> _SUPPLIED DATA_:
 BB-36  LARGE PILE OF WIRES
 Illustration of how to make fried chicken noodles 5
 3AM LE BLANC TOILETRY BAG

* * *

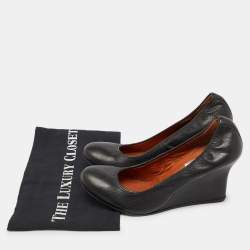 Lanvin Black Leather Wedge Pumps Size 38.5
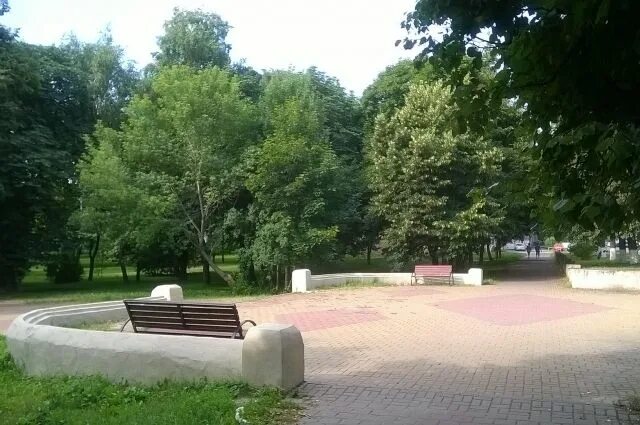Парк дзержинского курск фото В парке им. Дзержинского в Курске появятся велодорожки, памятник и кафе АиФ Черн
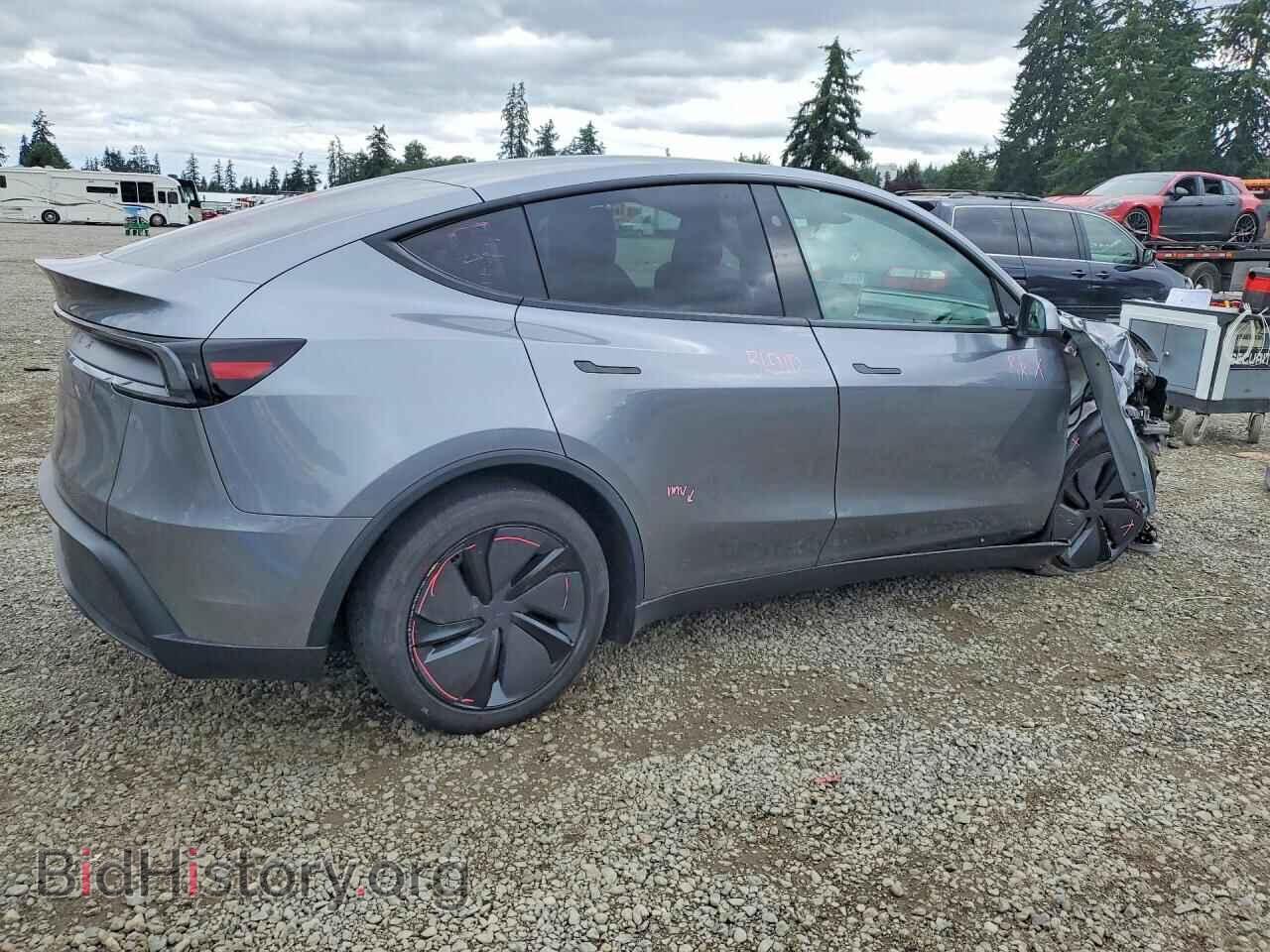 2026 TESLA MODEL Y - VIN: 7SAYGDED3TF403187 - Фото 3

> _WHAT TO PRODUCE_:
Copy out exactly the lines above beginning with the line that contains "Парк дзержинского курск" and finishing with the line that contains "2026 TESLA MODEL", including both; leave the pictures out.

> _RESPONSE TO THE EXERCISE_:
Парк дзержинского курск фото В парке им. Дзержинского в Курске появятся велодорожки, памятник и кафе АиФ Черн
 2026 TESLA MODEL Y - VIN: 7SAYGDED3TF403187 - Фото 3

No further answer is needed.